In the chapter, I articulate some of reasons I started this blog. I started blogging once I had secure work, when I had time and space and energy to write. I had been an avid blog reader for many years, and was searching for a blog that explored difficult questions about slow academia in relation to the politics of higher education, university governance, academic roles and identities, and academic activism.

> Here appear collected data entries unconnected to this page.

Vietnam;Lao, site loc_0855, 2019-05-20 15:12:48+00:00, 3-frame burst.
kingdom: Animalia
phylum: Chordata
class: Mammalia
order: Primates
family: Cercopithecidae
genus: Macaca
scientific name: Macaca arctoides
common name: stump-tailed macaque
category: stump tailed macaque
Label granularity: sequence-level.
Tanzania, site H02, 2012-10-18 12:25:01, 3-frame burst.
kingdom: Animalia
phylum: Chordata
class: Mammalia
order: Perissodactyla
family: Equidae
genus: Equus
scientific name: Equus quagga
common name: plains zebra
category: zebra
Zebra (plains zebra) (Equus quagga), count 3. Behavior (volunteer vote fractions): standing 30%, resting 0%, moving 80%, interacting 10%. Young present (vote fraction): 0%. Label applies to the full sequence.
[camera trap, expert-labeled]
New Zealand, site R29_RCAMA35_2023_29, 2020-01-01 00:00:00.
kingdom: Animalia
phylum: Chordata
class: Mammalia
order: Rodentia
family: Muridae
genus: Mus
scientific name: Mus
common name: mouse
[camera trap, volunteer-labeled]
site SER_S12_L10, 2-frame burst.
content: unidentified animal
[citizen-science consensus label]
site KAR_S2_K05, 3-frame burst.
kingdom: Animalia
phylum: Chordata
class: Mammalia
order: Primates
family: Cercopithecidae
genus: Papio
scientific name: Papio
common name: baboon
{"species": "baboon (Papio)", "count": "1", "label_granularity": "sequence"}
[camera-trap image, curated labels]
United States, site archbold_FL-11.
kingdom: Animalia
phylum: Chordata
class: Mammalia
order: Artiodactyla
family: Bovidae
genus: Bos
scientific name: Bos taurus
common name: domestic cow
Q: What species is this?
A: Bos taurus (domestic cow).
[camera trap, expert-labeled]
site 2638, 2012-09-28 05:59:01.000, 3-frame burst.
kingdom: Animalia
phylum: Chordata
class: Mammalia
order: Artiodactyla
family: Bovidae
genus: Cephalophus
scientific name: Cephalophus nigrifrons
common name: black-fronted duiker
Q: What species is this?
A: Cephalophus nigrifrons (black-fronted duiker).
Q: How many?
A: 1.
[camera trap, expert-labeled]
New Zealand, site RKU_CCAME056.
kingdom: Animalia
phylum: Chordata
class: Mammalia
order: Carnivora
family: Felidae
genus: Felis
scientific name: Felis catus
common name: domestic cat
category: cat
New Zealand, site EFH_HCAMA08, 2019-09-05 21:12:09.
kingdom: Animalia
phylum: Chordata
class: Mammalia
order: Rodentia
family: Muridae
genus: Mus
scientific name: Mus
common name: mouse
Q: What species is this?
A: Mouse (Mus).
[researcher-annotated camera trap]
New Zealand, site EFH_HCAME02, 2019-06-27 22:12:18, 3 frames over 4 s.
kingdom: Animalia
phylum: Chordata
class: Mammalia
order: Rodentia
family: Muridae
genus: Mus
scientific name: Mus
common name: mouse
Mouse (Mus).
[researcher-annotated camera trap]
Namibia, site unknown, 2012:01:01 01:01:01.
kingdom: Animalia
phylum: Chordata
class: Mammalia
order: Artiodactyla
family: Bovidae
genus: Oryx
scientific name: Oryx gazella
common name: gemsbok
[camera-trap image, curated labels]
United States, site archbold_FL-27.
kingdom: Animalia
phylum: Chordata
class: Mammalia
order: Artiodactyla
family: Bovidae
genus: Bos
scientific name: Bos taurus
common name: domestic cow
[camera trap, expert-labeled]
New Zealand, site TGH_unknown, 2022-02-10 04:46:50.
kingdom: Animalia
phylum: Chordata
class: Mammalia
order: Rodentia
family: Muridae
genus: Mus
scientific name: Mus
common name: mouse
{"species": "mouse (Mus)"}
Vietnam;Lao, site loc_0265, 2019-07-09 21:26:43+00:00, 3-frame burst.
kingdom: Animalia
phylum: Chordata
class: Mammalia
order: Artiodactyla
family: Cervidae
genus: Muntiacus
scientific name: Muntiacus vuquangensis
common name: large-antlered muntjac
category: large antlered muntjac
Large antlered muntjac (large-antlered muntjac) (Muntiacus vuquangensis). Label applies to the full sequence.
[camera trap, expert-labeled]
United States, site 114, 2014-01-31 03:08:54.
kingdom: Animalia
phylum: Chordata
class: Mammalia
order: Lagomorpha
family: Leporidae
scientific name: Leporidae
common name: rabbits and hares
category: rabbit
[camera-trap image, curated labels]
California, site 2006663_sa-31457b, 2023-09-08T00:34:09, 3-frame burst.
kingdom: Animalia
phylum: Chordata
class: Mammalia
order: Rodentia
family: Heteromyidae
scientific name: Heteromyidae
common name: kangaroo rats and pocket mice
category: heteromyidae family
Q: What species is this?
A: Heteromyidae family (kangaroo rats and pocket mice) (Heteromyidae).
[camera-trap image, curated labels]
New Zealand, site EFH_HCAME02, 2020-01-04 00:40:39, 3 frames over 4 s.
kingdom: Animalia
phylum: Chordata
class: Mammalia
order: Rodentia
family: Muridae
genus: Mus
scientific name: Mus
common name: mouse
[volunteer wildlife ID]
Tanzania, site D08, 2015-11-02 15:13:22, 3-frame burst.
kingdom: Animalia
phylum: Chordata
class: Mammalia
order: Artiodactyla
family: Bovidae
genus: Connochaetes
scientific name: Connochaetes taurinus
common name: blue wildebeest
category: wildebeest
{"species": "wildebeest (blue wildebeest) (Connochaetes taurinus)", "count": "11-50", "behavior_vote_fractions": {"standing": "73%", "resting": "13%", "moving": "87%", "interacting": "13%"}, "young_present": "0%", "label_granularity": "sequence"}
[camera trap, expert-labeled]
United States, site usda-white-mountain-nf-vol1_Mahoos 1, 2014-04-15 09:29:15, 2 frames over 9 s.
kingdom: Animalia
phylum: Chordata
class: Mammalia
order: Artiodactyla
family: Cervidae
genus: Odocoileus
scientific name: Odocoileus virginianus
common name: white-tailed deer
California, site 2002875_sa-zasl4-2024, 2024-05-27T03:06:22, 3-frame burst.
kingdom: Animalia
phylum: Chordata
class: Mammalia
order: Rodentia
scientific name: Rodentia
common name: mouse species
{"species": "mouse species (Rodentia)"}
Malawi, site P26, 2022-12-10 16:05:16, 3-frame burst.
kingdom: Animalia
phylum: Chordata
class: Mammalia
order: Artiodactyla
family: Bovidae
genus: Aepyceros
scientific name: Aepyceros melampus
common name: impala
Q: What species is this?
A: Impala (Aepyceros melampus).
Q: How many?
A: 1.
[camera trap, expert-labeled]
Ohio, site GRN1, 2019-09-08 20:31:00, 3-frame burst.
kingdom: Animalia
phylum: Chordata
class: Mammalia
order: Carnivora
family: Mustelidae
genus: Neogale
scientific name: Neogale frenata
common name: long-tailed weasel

Activism, particularly in relation to the operations of the higher education sector and the organisation itself, has been nourishing to me. Much of it is ordinary work: participating in scholarship, academic governance, teaching and union activities, what Gill (2009) calls “small-scale micro-negotiations of power in the academy” (p. 231).

Several years on, blogging has provided an opportunity to think through writing and reflect-in-action (Schön, 1987). Thomson and Kamler (2010) call it ‘writing along the way’—“writing that is intended to sort out what we think, why, and what the implications of a line of thought might be” (p. 149). Blogging is incredibly freeing for an academic writer, constrained by the conventions, requirements and expectations of research and publishing. (All too often, I have to delete a sentence to appease a reviewer; I’ve learnt to hold words loosely, and let them go without regret). In a blog post, words follow my whims, and I can write about dystopian fiction, porridge, trees, and family outings. The pleasures of writing the quotidian run deep. Most of all, blogging has provided a means to resist a particular style of academia: idealised academic superheroes, quantified measures of productivity, contagious anxiety, a finite game.

Calling myself a slow academic is a way of wearing academia like a loose-fitting garment.

This is evident my working from home set-up last week (how good are these comfy black and gold polka dot flats from Rollie!)